Легенды, однако, склонны быть столь же правыми по существу, сколь неверными в деталях, и как критики, так и защитники были правы, рассматривая отношение Кальвина к капиталу как водораздел. Что он сделал, так это изменил плоскость, на которой велась дискуссия, рассматривая этику денежного кредитования не как вопрос, который должен быть решен апелляцией к особому корпусу доктрин по предмету ростовщичества, а как частный случай общей проблемы социальных отношений христианского сообщества, который должен быть решен в свете существующих обстоятельств. Значимой особенностью его обсуждения предмета является то, что он предполагает кредит нормальным и неизбежным инцидентом в жизни общества. Поэтому он отбрасывает часто цитируемые отрывки из Ветхого Завета и Отцов Церкви как нерелевантные, поскольку они предназначались для условий, которых больше не существует, аргументирует, что выплата процентов за капитал так же разумна, как выплата ренты за землю, и возлагает на совесть индивида обязательство следить за тем, чтобы она не превышала сумму, продиктованную естественной справедливостью и золотым правилом. Он, короче говоря, начинает заново, аргументирует, что постоянно не правило «non fœnerabis», а «l’équité et la droiture», и апеллирует от христианской традиции к коммерческому здравому смыслу, который, как он достаточно оптимистичен, чтобы надеяться, будет христианским. С такой точки зрения всякое вымогательство должно избегаться христианами. Но капитал и кредит незаменимы; финансист — не пария, а полезный член общества; и кредитование под проценты, при условии, что ставка разумна и что ссуды предоставляются свободно бедным, не является per se более вымогательским, чем любая другая из экономических сделок, без которых человеческие дела не могут осуществляться. Это принятие реалий коммерческой практики в качестве отправной точки имело огромное значение. Это означало, что кальвинизм и его ответвления заняли позицию на стороне деятельности, которая должна была стать наиболее характерной для будущего, и настаивали на том, что не путем отречения от них, а путем неустанной концентрации на задаче использования во славу Божью возможностей, которые они предлагали, христианская жизнь могла и должна была быть прожита.

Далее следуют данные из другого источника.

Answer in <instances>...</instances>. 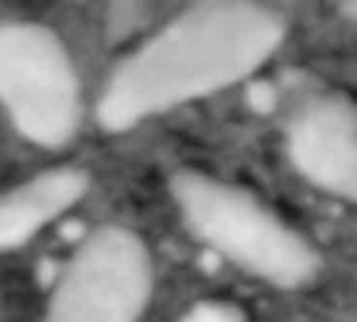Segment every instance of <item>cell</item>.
<instances>
[{
	"instance_id": "cell-1",
	"label": "cell",
	"mask_w": 357,
	"mask_h": 322,
	"mask_svg": "<svg viewBox=\"0 0 357 322\" xmlns=\"http://www.w3.org/2000/svg\"><path fill=\"white\" fill-rule=\"evenodd\" d=\"M284 15L245 0L195 2L121 57L98 92L94 119L130 132L253 78L280 50Z\"/></svg>"
},
{
	"instance_id": "cell-2",
	"label": "cell",
	"mask_w": 357,
	"mask_h": 322,
	"mask_svg": "<svg viewBox=\"0 0 357 322\" xmlns=\"http://www.w3.org/2000/svg\"><path fill=\"white\" fill-rule=\"evenodd\" d=\"M169 195L184 228L247 277L282 291L320 277L316 245L253 191L201 170H178Z\"/></svg>"
},
{
	"instance_id": "cell-3",
	"label": "cell",
	"mask_w": 357,
	"mask_h": 322,
	"mask_svg": "<svg viewBox=\"0 0 357 322\" xmlns=\"http://www.w3.org/2000/svg\"><path fill=\"white\" fill-rule=\"evenodd\" d=\"M0 111L29 145L69 147L84 124L86 103L67 42L27 19L0 23Z\"/></svg>"
},
{
	"instance_id": "cell-4",
	"label": "cell",
	"mask_w": 357,
	"mask_h": 322,
	"mask_svg": "<svg viewBox=\"0 0 357 322\" xmlns=\"http://www.w3.org/2000/svg\"><path fill=\"white\" fill-rule=\"evenodd\" d=\"M157 285L155 256L136 228L105 222L67 256L42 322H140Z\"/></svg>"
},
{
	"instance_id": "cell-5",
	"label": "cell",
	"mask_w": 357,
	"mask_h": 322,
	"mask_svg": "<svg viewBox=\"0 0 357 322\" xmlns=\"http://www.w3.org/2000/svg\"><path fill=\"white\" fill-rule=\"evenodd\" d=\"M293 170L316 191L345 203L357 197V111L343 90L310 96L284 130Z\"/></svg>"
},
{
	"instance_id": "cell-6",
	"label": "cell",
	"mask_w": 357,
	"mask_h": 322,
	"mask_svg": "<svg viewBox=\"0 0 357 322\" xmlns=\"http://www.w3.org/2000/svg\"><path fill=\"white\" fill-rule=\"evenodd\" d=\"M90 191V176L77 166L31 174L0 193V254L19 249L75 210Z\"/></svg>"
}]
</instances>
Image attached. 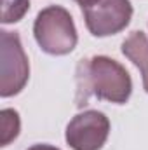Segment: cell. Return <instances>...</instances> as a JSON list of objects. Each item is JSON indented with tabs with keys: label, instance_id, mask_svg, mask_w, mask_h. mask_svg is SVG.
<instances>
[{
	"label": "cell",
	"instance_id": "obj_1",
	"mask_svg": "<svg viewBox=\"0 0 148 150\" xmlns=\"http://www.w3.org/2000/svg\"><path fill=\"white\" fill-rule=\"evenodd\" d=\"M77 105L84 107L91 98L124 105L132 94V79L125 67L108 56L80 59L75 70Z\"/></svg>",
	"mask_w": 148,
	"mask_h": 150
},
{
	"label": "cell",
	"instance_id": "obj_2",
	"mask_svg": "<svg viewBox=\"0 0 148 150\" xmlns=\"http://www.w3.org/2000/svg\"><path fill=\"white\" fill-rule=\"evenodd\" d=\"M33 37L38 47L51 56H66L77 47L78 33L72 14L61 5H47L33 23Z\"/></svg>",
	"mask_w": 148,
	"mask_h": 150
},
{
	"label": "cell",
	"instance_id": "obj_3",
	"mask_svg": "<svg viewBox=\"0 0 148 150\" xmlns=\"http://www.w3.org/2000/svg\"><path fill=\"white\" fill-rule=\"evenodd\" d=\"M0 96L19 94L30 79L28 56L16 32H0Z\"/></svg>",
	"mask_w": 148,
	"mask_h": 150
},
{
	"label": "cell",
	"instance_id": "obj_4",
	"mask_svg": "<svg viewBox=\"0 0 148 150\" xmlns=\"http://www.w3.org/2000/svg\"><path fill=\"white\" fill-rule=\"evenodd\" d=\"M87 30L94 37H110L125 30L132 19L131 0H91L82 5Z\"/></svg>",
	"mask_w": 148,
	"mask_h": 150
},
{
	"label": "cell",
	"instance_id": "obj_5",
	"mask_svg": "<svg viewBox=\"0 0 148 150\" xmlns=\"http://www.w3.org/2000/svg\"><path fill=\"white\" fill-rule=\"evenodd\" d=\"M110 134V120L99 110L78 112L68 122L65 140L72 150H101Z\"/></svg>",
	"mask_w": 148,
	"mask_h": 150
},
{
	"label": "cell",
	"instance_id": "obj_6",
	"mask_svg": "<svg viewBox=\"0 0 148 150\" xmlns=\"http://www.w3.org/2000/svg\"><path fill=\"white\" fill-rule=\"evenodd\" d=\"M122 54L141 72L143 79V89L148 93V37L136 30L129 33V37L122 42Z\"/></svg>",
	"mask_w": 148,
	"mask_h": 150
},
{
	"label": "cell",
	"instance_id": "obj_7",
	"mask_svg": "<svg viewBox=\"0 0 148 150\" xmlns=\"http://www.w3.org/2000/svg\"><path fill=\"white\" fill-rule=\"evenodd\" d=\"M0 145L7 147L19 136L21 131V119L14 108H4L0 112Z\"/></svg>",
	"mask_w": 148,
	"mask_h": 150
},
{
	"label": "cell",
	"instance_id": "obj_8",
	"mask_svg": "<svg viewBox=\"0 0 148 150\" xmlns=\"http://www.w3.org/2000/svg\"><path fill=\"white\" fill-rule=\"evenodd\" d=\"M30 11V0H2V23L12 25L25 18Z\"/></svg>",
	"mask_w": 148,
	"mask_h": 150
},
{
	"label": "cell",
	"instance_id": "obj_9",
	"mask_svg": "<svg viewBox=\"0 0 148 150\" xmlns=\"http://www.w3.org/2000/svg\"><path fill=\"white\" fill-rule=\"evenodd\" d=\"M26 150H61V149H58L54 145H47V143H37V145H32Z\"/></svg>",
	"mask_w": 148,
	"mask_h": 150
},
{
	"label": "cell",
	"instance_id": "obj_10",
	"mask_svg": "<svg viewBox=\"0 0 148 150\" xmlns=\"http://www.w3.org/2000/svg\"><path fill=\"white\" fill-rule=\"evenodd\" d=\"M75 2H77V4H78L80 7H82V5H85V4H89L91 0H75Z\"/></svg>",
	"mask_w": 148,
	"mask_h": 150
}]
</instances>
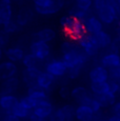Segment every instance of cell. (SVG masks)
<instances>
[{
  "mask_svg": "<svg viewBox=\"0 0 120 121\" xmlns=\"http://www.w3.org/2000/svg\"><path fill=\"white\" fill-rule=\"evenodd\" d=\"M62 60L65 62L68 69L75 66H84L89 60V56L75 41L66 40L61 44Z\"/></svg>",
  "mask_w": 120,
  "mask_h": 121,
  "instance_id": "obj_1",
  "label": "cell"
},
{
  "mask_svg": "<svg viewBox=\"0 0 120 121\" xmlns=\"http://www.w3.org/2000/svg\"><path fill=\"white\" fill-rule=\"evenodd\" d=\"M60 25H61L66 37L75 42H78V40H80L84 35L87 34L83 21L76 19L70 14L61 17Z\"/></svg>",
  "mask_w": 120,
  "mask_h": 121,
  "instance_id": "obj_2",
  "label": "cell"
},
{
  "mask_svg": "<svg viewBox=\"0 0 120 121\" xmlns=\"http://www.w3.org/2000/svg\"><path fill=\"white\" fill-rule=\"evenodd\" d=\"M54 112V106L48 100L38 103L33 108L30 116V121H45Z\"/></svg>",
  "mask_w": 120,
  "mask_h": 121,
  "instance_id": "obj_3",
  "label": "cell"
},
{
  "mask_svg": "<svg viewBox=\"0 0 120 121\" xmlns=\"http://www.w3.org/2000/svg\"><path fill=\"white\" fill-rule=\"evenodd\" d=\"M30 53L35 56L39 61H44L51 55V46L47 42L34 40L30 45Z\"/></svg>",
  "mask_w": 120,
  "mask_h": 121,
  "instance_id": "obj_4",
  "label": "cell"
},
{
  "mask_svg": "<svg viewBox=\"0 0 120 121\" xmlns=\"http://www.w3.org/2000/svg\"><path fill=\"white\" fill-rule=\"evenodd\" d=\"M77 43L89 57L96 56L98 54L99 50H100L98 44H97V41H96L95 37H94V35H91V34L84 35L80 40H78Z\"/></svg>",
  "mask_w": 120,
  "mask_h": 121,
  "instance_id": "obj_5",
  "label": "cell"
},
{
  "mask_svg": "<svg viewBox=\"0 0 120 121\" xmlns=\"http://www.w3.org/2000/svg\"><path fill=\"white\" fill-rule=\"evenodd\" d=\"M96 12H97V17L104 24H112V23H114L118 19V16L120 13V11L108 5V4H104L102 8H100Z\"/></svg>",
  "mask_w": 120,
  "mask_h": 121,
  "instance_id": "obj_6",
  "label": "cell"
},
{
  "mask_svg": "<svg viewBox=\"0 0 120 121\" xmlns=\"http://www.w3.org/2000/svg\"><path fill=\"white\" fill-rule=\"evenodd\" d=\"M45 72L50 73L55 78H61L68 73V66L62 59H54L47 63Z\"/></svg>",
  "mask_w": 120,
  "mask_h": 121,
  "instance_id": "obj_7",
  "label": "cell"
},
{
  "mask_svg": "<svg viewBox=\"0 0 120 121\" xmlns=\"http://www.w3.org/2000/svg\"><path fill=\"white\" fill-rule=\"evenodd\" d=\"M89 78L91 82H105L110 79V69L100 65L94 66L90 71Z\"/></svg>",
  "mask_w": 120,
  "mask_h": 121,
  "instance_id": "obj_8",
  "label": "cell"
},
{
  "mask_svg": "<svg viewBox=\"0 0 120 121\" xmlns=\"http://www.w3.org/2000/svg\"><path fill=\"white\" fill-rule=\"evenodd\" d=\"M71 96L73 97V99L77 102L78 104H87L91 102L92 98L94 96H92V94L87 91V88L84 86H76L74 87L71 92Z\"/></svg>",
  "mask_w": 120,
  "mask_h": 121,
  "instance_id": "obj_9",
  "label": "cell"
},
{
  "mask_svg": "<svg viewBox=\"0 0 120 121\" xmlns=\"http://www.w3.org/2000/svg\"><path fill=\"white\" fill-rule=\"evenodd\" d=\"M18 72V66L15 62H12L10 60L0 62V81L5 79L16 77Z\"/></svg>",
  "mask_w": 120,
  "mask_h": 121,
  "instance_id": "obj_10",
  "label": "cell"
},
{
  "mask_svg": "<svg viewBox=\"0 0 120 121\" xmlns=\"http://www.w3.org/2000/svg\"><path fill=\"white\" fill-rule=\"evenodd\" d=\"M65 5V0H52L50 5L44 6V8H40V6H35L36 13L39 15L48 16V15H54V14L58 13L62 8Z\"/></svg>",
  "mask_w": 120,
  "mask_h": 121,
  "instance_id": "obj_11",
  "label": "cell"
},
{
  "mask_svg": "<svg viewBox=\"0 0 120 121\" xmlns=\"http://www.w3.org/2000/svg\"><path fill=\"white\" fill-rule=\"evenodd\" d=\"M83 23L85 25L87 34L91 35H96L97 33L101 32L103 30V23L100 21L97 16L90 15L83 20Z\"/></svg>",
  "mask_w": 120,
  "mask_h": 121,
  "instance_id": "obj_12",
  "label": "cell"
},
{
  "mask_svg": "<svg viewBox=\"0 0 120 121\" xmlns=\"http://www.w3.org/2000/svg\"><path fill=\"white\" fill-rule=\"evenodd\" d=\"M75 117L78 121H93L96 119V114L87 104H79L76 108Z\"/></svg>",
  "mask_w": 120,
  "mask_h": 121,
  "instance_id": "obj_13",
  "label": "cell"
},
{
  "mask_svg": "<svg viewBox=\"0 0 120 121\" xmlns=\"http://www.w3.org/2000/svg\"><path fill=\"white\" fill-rule=\"evenodd\" d=\"M13 19L12 0H0V25Z\"/></svg>",
  "mask_w": 120,
  "mask_h": 121,
  "instance_id": "obj_14",
  "label": "cell"
},
{
  "mask_svg": "<svg viewBox=\"0 0 120 121\" xmlns=\"http://www.w3.org/2000/svg\"><path fill=\"white\" fill-rule=\"evenodd\" d=\"M100 63L102 66L107 67V69H112L117 67L120 64V54L116 52H112L103 55L100 59Z\"/></svg>",
  "mask_w": 120,
  "mask_h": 121,
  "instance_id": "obj_15",
  "label": "cell"
},
{
  "mask_svg": "<svg viewBox=\"0 0 120 121\" xmlns=\"http://www.w3.org/2000/svg\"><path fill=\"white\" fill-rule=\"evenodd\" d=\"M56 82V78L54 77L53 75H51L50 73L47 72H43L41 71L39 76L37 77L36 80V86L42 88V90L48 91L51 87L53 86V84Z\"/></svg>",
  "mask_w": 120,
  "mask_h": 121,
  "instance_id": "obj_16",
  "label": "cell"
},
{
  "mask_svg": "<svg viewBox=\"0 0 120 121\" xmlns=\"http://www.w3.org/2000/svg\"><path fill=\"white\" fill-rule=\"evenodd\" d=\"M40 69L39 67H29V69H24L23 73H22V80L29 87L36 86V80L37 77L40 74Z\"/></svg>",
  "mask_w": 120,
  "mask_h": 121,
  "instance_id": "obj_17",
  "label": "cell"
},
{
  "mask_svg": "<svg viewBox=\"0 0 120 121\" xmlns=\"http://www.w3.org/2000/svg\"><path fill=\"white\" fill-rule=\"evenodd\" d=\"M19 87V79L17 77H12L2 80L0 83V96L6 94H13Z\"/></svg>",
  "mask_w": 120,
  "mask_h": 121,
  "instance_id": "obj_18",
  "label": "cell"
},
{
  "mask_svg": "<svg viewBox=\"0 0 120 121\" xmlns=\"http://www.w3.org/2000/svg\"><path fill=\"white\" fill-rule=\"evenodd\" d=\"M19 102V99L14 94H6L0 96V110L2 112H11Z\"/></svg>",
  "mask_w": 120,
  "mask_h": 121,
  "instance_id": "obj_19",
  "label": "cell"
},
{
  "mask_svg": "<svg viewBox=\"0 0 120 121\" xmlns=\"http://www.w3.org/2000/svg\"><path fill=\"white\" fill-rule=\"evenodd\" d=\"M27 96L30 97L33 102L36 104L40 103L42 101L48 100V95L45 90L38 87V86H34V87H29V92H27Z\"/></svg>",
  "mask_w": 120,
  "mask_h": 121,
  "instance_id": "obj_20",
  "label": "cell"
},
{
  "mask_svg": "<svg viewBox=\"0 0 120 121\" xmlns=\"http://www.w3.org/2000/svg\"><path fill=\"white\" fill-rule=\"evenodd\" d=\"M33 17H34V12L32 11L31 9L22 8L19 10L17 16H16V22L18 23V25H19L20 27L25 26V25H27L32 21Z\"/></svg>",
  "mask_w": 120,
  "mask_h": 121,
  "instance_id": "obj_21",
  "label": "cell"
},
{
  "mask_svg": "<svg viewBox=\"0 0 120 121\" xmlns=\"http://www.w3.org/2000/svg\"><path fill=\"white\" fill-rule=\"evenodd\" d=\"M33 38L34 40L43 41V42L48 43L56 38V32L53 29H50V27H44V29L39 30L38 32L33 34Z\"/></svg>",
  "mask_w": 120,
  "mask_h": 121,
  "instance_id": "obj_22",
  "label": "cell"
},
{
  "mask_svg": "<svg viewBox=\"0 0 120 121\" xmlns=\"http://www.w3.org/2000/svg\"><path fill=\"white\" fill-rule=\"evenodd\" d=\"M4 55L8 60L16 63V62H21L25 53L19 46H12V48H8L4 51Z\"/></svg>",
  "mask_w": 120,
  "mask_h": 121,
  "instance_id": "obj_23",
  "label": "cell"
},
{
  "mask_svg": "<svg viewBox=\"0 0 120 121\" xmlns=\"http://www.w3.org/2000/svg\"><path fill=\"white\" fill-rule=\"evenodd\" d=\"M94 37H95L99 48H110V45L112 44V41H113L112 36H111L107 32L103 31V30L101 32H99V33H97L96 35H94Z\"/></svg>",
  "mask_w": 120,
  "mask_h": 121,
  "instance_id": "obj_24",
  "label": "cell"
},
{
  "mask_svg": "<svg viewBox=\"0 0 120 121\" xmlns=\"http://www.w3.org/2000/svg\"><path fill=\"white\" fill-rule=\"evenodd\" d=\"M95 97L99 100V102L101 103L102 108L113 106L115 103H116V95L111 93V92L104 93V94L99 95V96H95Z\"/></svg>",
  "mask_w": 120,
  "mask_h": 121,
  "instance_id": "obj_25",
  "label": "cell"
},
{
  "mask_svg": "<svg viewBox=\"0 0 120 121\" xmlns=\"http://www.w3.org/2000/svg\"><path fill=\"white\" fill-rule=\"evenodd\" d=\"M11 112H12L14 115H15L16 117H17L18 119H20V120L30 118L31 113H32V111H30L29 108H26L23 104H21L20 102H18V103L14 106V108Z\"/></svg>",
  "mask_w": 120,
  "mask_h": 121,
  "instance_id": "obj_26",
  "label": "cell"
},
{
  "mask_svg": "<svg viewBox=\"0 0 120 121\" xmlns=\"http://www.w3.org/2000/svg\"><path fill=\"white\" fill-rule=\"evenodd\" d=\"M90 88H91V93L94 96H99V95L110 92L107 81H105V82H91Z\"/></svg>",
  "mask_w": 120,
  "mask_h": 121,
  "instance_id": "obj_27",
  "label": "cell"
},
{
  "mask_svg": "<svg viewBox=\"0 0 120 121\" xmlns=\"http://www.w3.org/2000/svg\"><path fill=\"white\" fill-rule=\"evenodd\" d=\"M62 112H63L64 115V121H75L76 117H75V111L76 108L72 104H65L61 108Z\"/></svg>",
  "mask_w": 120,
  "mask_h": 121,
  "instance_id": "obj_28",
  "label": "cell"
},
{
  "mask_svg": "<svg viewBox=\"0 0 120 121\" xmlns=\"http://www.w3.org/2000/svg\"><path fill=\"white\" fill-rule=\"evenodd\" d=\"M22 64L25 69H29V67H38V64H39V60L37 59L34 55H32L31 53L30 54H25L23 59L21 60Z\"/></svg>",
  "mask_w": 120,
  "mask_h": 121,
  "instance_id": "obj_29",
  "label": "cell"
},
{
  "mask_svg": "<svg viewBox=\"0 0 120 121\" xmlns=\"http://www.w3.org/2000/svg\"><path fill=\"white\" fill-rule=\"evenodd\" d=\"M3 31L4 32H6L9 35H11V34H15L16 32H18V30H19V25H18V23L16 22V20H13V19H11L10 21H8V22H5L3 25Z\"/></svg>",
  "mask_w": 120,
  "mask_h": 121,
  "instance_id": "obj_30",
  "label": "cell"
},
{
  "mask_svg": "<svg viewBox=\"0 0 120 121\" xmlns=\"http://www.w3.org/2000/svg\"><path fill=\"white\" fill-rule=\"evenodd\" d=\"M87 13H89V12H85L83 10H80V9L77 8L76 5L70 10V15L73 16V17L76 18V19L81 20V21H83L85 18L89 16V15H87Z\"/></svg>",
  "mask_w": 120,
  "mask_h": 121,
  "instance_id": "obj_31",
  "label": "cell"
},
{
  "mask_svg": "<svg viewBox=\"0 0 120 121\" xmlns=\"http://www.w3.org/2000/svg\"><path fill=\"white\" fill-rule=\"evenodd\" d=\"M75 5L79 8L80 10L89 12L93 6V0H76Z\"/></svg>",
  "mask_w": 120,
  "mask_h": 121,
  "instance_id": "obj_32",
  "label": "cell"
},
{
  "mask_svg": "<svg viewBox=\"0 0 120 121\" xmlns=\"http://www.w3.org/2000/svg\"><path fill=\"white\" fill-rule=\"evenodd\" d=\"M89 105H90V108L93 110V112L96 114V115H98V114L101 112V110H102V105H101V103L99 102V100L97 99L95 96L92 98L91 102L89 103Z\"/></svg>",
  "mask_w": 120,
  "mask_h": 121,
  "instance_id": "obj_33",
  "label": "cell"
},
{
  "mask_svg": "<svg viewBox=\"0 0 120 121\" xmlns=\"http://www.w3.org/2000/svg\"><path fill=\"white\" fill-rule=\"evenodd\" d=\"M82 69H83L82 66H75V67L68 69V73H66V75H68V77L70 79H76L80 76V73H81Z\"/></svg>",
  "mask_w": 120,
  "mask_h": 121,
  "instance_id": "obj_34",
  "label": "cell"
},
{
  "mask_svg": "<svg viewBox=\"0 0 120 121\" xmlns=\"http://www.w3.org/2000/svg\"><path fill=\"white\" fill-rule=\"evenodd\" d=\"M48 121H64V115L61 108L54 110L52 115L48 117Z\"/></svg>",
  "mask_w": 120,
  "mask_h": 121,
  "instance_id": "obj_35",
  "label": "cell"
},
{
  "mask_svg": "<svg viewBox=\"0 0 120 121\" xmlns=\"http://www.w3.org/2000/svg\"><path fill=\"white\" fill-rule=\"evenodd\" d=\"M19 102L21 104H23L25 108H29L30 111H33V108L36 106V104L33 102V100L30 98L27 95H26V96H24V97H22L21 99H19Z\"/></svg>",
  "mask_w": 120,
  "mask_h": 121,
  "instance_id": "obj_36",
  "label": "cell"
},
{
  "mask_svg": "<svg viewBox=\"0 0 120 121\" xmlns=\"http://www.w3.org/2000/svg\"><path fill=\"white\" fill-rule=\"evenodd\" d=\"M107 84H108V91L113 94H118L119 93V85H118V81L116 79H108L107 80Z\"/></svg>",
  "mask_w": 120,
  "mask_h": 121,
  "instance_id": "obj_37",
  "label": "cell"
},
{
  "mask_svg": "<svg viewBox=\"0 0 120 121\" xmlns=\"http://www.w3.org/2000/svg\"><path fill=\"white\" fill-rule=\"evenodd\" d=\"M110 48L112 52H116L120 54V34L115 39H113L112 44L110 45Z\"/></svg>",
  "mask_w": 120,
  "mask_h": 121,
  "instance_id": "obj_38",
  "label": "cell"
},
{
  "mask_svg": "<svg viewBox=\"0 0 120 121\" xmlns=\"http://www.w3.org/2000/svg\"><path fill=\"white\" fill-rule=\"evenodd\" d=\"M9 39H10V35L6 33V32H4L3 30H0V45L2 48H4L8 44Z\"/></svg>",
  "mask_w": 120,
  "mask_h": 121,
  "instance_id": "obj_39",
  "label": "cell"
},
{
  "mask_svg": "<svg viewBox=\"0 0 120 121\" xmlns=\"http://www.w3.org/2000/svg\"><path fill=\"white\" fill-rule=\"evenodd\" d=\"M110 77L113 79H116V80L120 79V64L115 69H110Z\"/></svg>",
  "mask_w": 120,
  "mask_h": 121,
  "instance_id": "obj_40",
  "label": "cell"
},
{
  "mask_svg": "<svg viewBox=\"0 0 120 121\" xmlns=\"http://www.w3.org/2000/svg\"><path fill=\"white\" fill-rule=\"evenodd\" d=\"M35 6H40V8H44L51 4L52 0H32Z\"/></svg>",
  "mask_w": 120,
  "mask_h": 121,
  "instance_id": "obj_41",
  "label": "cell"
},
{
  "mask_svg": "<svg viewBox=\"0 0 120 121\" xmlns=\"http://www.w3.org/2000/svg\"><path fill=\"white\" fill-rule=\"evenodd\" d=\"M4 121H20L12 112H4Z\"/></svg>",
  "mask_w": 120,
  "mask_h": 121,
  "instance_id": "obj_42",
  "label": "cell"
},
{
  "mask_svg": "<svg viewBox=\"0 0 120 121\" xmlns=\"http://www.w3.org/2000/svg\"><path fill=\"white\" fill-rule=\"evenodd\" d=\"M112 112H113V115H116L120 117V102H116L112 106Z\"/></svg>",
  "mask_w": 120,
  "mask_h": 121,
  "instance_id": "obj_43",
  "label": "cell"
},
{
  "mask_svg": "<svg viewBox=\"0 0 120 121\" xmlns=\"http://www.w3.org/2000/svg\"><path fill=\"white\" fill-rule=\"evenodd\" d=\"M105 4V1L104 0H93V5L95 8V10H99L100 8H102L103 5Z\"/></svg>",
  "mask_w": 120,
  "mask_h": 121,
  "instance_id": "obj_44",
  "label": "cell"
},
{
  "mask_svg": "<svg viewBox=\"0 0 120 121\" xmlns=\"http://www.w3.org/2000/svg\"><path fill=\"white\" fill-rule=\"evenodd\" d=\"M105 1V4H108V5L113 6V8L117 9L118 11H120V8L118 5V2H117V0H104Z\"/></svg>",
  "mask_w": 120,
  "mask_h": 121,
  "instance_id": "obj_45",
  "label": "cell"
},
{
  "mask_svg": "<svg viewBox=\"0 0 120 121\" xmlns=\"http://www.w3.org/2000/svg\"><path fill=\"white\" fill-rule=\"evenodd\" d=\"M59 93H60V95H61L62 97H66V96H69V95H70V92L68 91V88H66V87H62L61 91H60Z\"/></svg>",
  "mask_w": 120,
  "mask_h": 121,
  "instance_id": "obj_46",
  "label": "cell"
},
{
  "mask_svg": "<svg viewBox=\"0 0 120 121\" xmlns=\"http://www.w3.org/2000/svg\"><path fill=\"white\" fill-rule=\"evenodd\" d=\"M108 121H120V117L119 116H116V115H113L108 118Z\"/></svg>",
  "mask_w": 120,
  "mask_h": 121,
  "instance_id": "obj_47",
  "label": "cell"
},
{
  "mask_svg": "<svg viewBox=\"0 0 120 121\" xmlns=\"http://www.w3.org/2000/svg\"><path fill=\"white\" fill-rule=\"evenodd\" d=\"M116 29H117V31L120 32V18H118L116 20Z\"/></svg>",
  "mask_w": 120,
  "mask_h": 121,
  "instance_id": "obj_48",
  "label": "cell"
},
{
  "mask_svg": "<svg viewBox=\"0 0 120 121\" xmlns=\"http://www.w3.org/2000/svg\"><path fill=\"white\" fill-rule=\"evenodd\" d=\"M4 54V52H3V48H2L1 45H0V60L2 59V56H3Z\"/></svg>",
  "mask_w": 120,
  "mask_h": 121,
  "instance_id": "obj_49",
  "label": "cell"
},
{
  "mask_svg": "<svg viewBox=\"0 0 120 121\" xmlns=\"http://www.w3.org/2000/svg\"><path fill=\"white\" fill-rule=\"evenodd\" d=\"M93 121H108V119H102V118H96Z\"/></svg>",
  "mask_w": 120,
  "mask_h": 121,
  "instance_id": "obj_50",
  "label": "cell"
},
{
  "mask_svg": "<svg viewBox=\"0 0 120 121\" xmlns=\"http://www.w3.org/2000/svg\"><path fill=\"white\" fill-rule=\"evenodd\" d=\"M117 81H118V85H119V93H120V79H118Z\"/></svg>",
  "mask_w": 120,
  "mask_h": 121,
  "instance_id": "obj_51",
  "label": "cell"
},
{
  "mask_svg": "<svg viewBox=\"0 0 120 121\" xmlns=\"http://www.w3.org/2000/svg\"><path fill=\"white\" fill-rule=\"evenodd\" d=\"M117 2H118V5H119V8H120V0H117Z\"/></svg>",
  "mask_w": 120,
  "mask_h": 121,
  "instance_id": "obj_52",
  "label": "cell"
}]
</instances>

Именно на этой практической основе городской промышленности и коммерческого предпринимательства была воздвигнута структура кальвинистской социальной этики. В их теологический фон было бы дерзостью входить. Но даже любителю можно простить, если он чувствует, что было мало систем, в которых практические выводы вытекают с такой неизбежной логикой из теологических предпосылок. «Бог не только предвидел, — писал Кальвин, — падение первого человека... но также устроил все по определению своей собственной воли»[53]. Определенных индивидов он выбрал как своих избранных, предопределенных к спасению от вечности «его безвозмездной милостью, совершенно независимо от человеческих заслуг»; остальные были обречены на вечное проклятие «справедливым и безупречным, но непостижимым судом»[54]. Избавление, короче говоря, — это дело не самого человека, который не может внести в него никакого вклада, а объективной Силы. Человеческие усилия, социальные институты, мир культуры в лучшем случае не имеют отношения к спасению, а в худшем — вредны. Они отвлекают человека от истинной цели его существования и поощряют упование на сломанные трости.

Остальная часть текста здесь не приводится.